A couple of years ago I started selecting a word as my theme for the year, rather than doing resolutions (which are fraught for many reasons that most of you know). I like to choose verbs, because they remind me to take action. I like to treat the word like a mantra or meditation focus. It’s something I can return to, again and again, without labeling myself as a failure. Our attention wanders. It’s natural.

century plant with bloom

For 2014 the word was return. For 2015, it was try.

I was thinking last week what I wanted it to be for 2016. I was listening to The Moth podcast, and Dan Kennedy shared some resolutions that listeners felt were particularly potent. One was, “fail more.” Given how much time I’ve spend pondering failure on this blog, I thought I would focus on that.

So for 2016, the word is submit. I particularly like Merriam-Webster’s definition.

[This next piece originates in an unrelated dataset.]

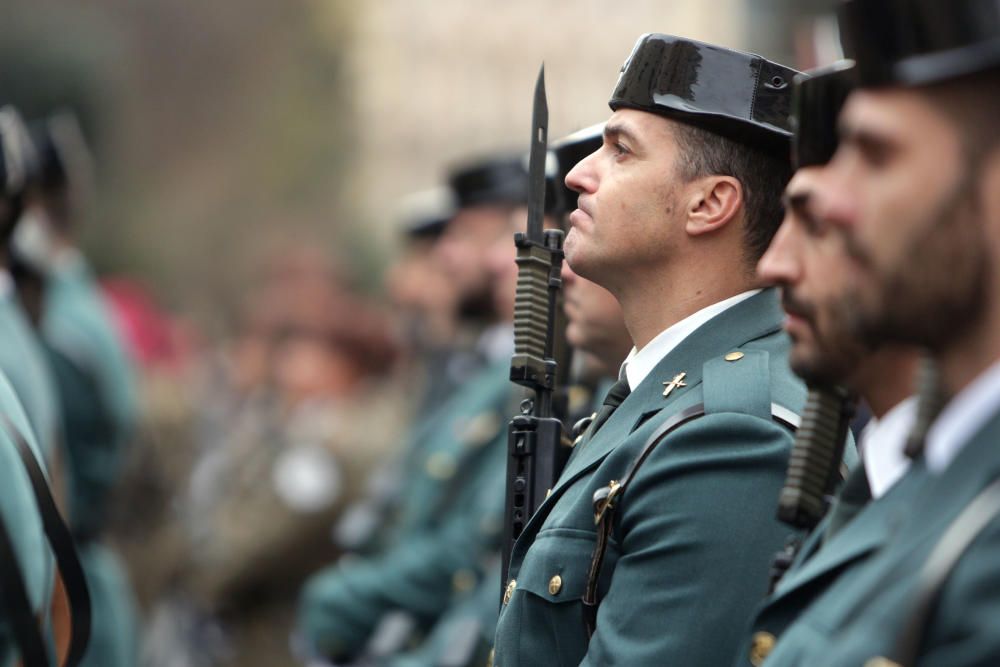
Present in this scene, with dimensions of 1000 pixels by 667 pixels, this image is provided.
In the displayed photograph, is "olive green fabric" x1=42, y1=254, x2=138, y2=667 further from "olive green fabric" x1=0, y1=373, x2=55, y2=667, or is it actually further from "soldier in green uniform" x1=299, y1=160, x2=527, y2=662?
"olive green fabric" x1=0, y1=373, x2=55, y2=667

: to give (a document, proposal, piece of writing, etc.) to someone so that it can be considered or approved

: to stop trying to fight or resist something : to agree to do or accept something that you have been resisting or opposing

I like that there are multiple meanings. Amongst my writer friends, the first meaning will probably the one that comes to mind. And I like the second meaning: to stop resisting and give in. In this case, even though I know I want to write and be published, I resist it. In addition, I can bring the words from the last two years along. Return. Try. Submit.

2016 is going to be about giving in even further to what I want. What do you want for 2016?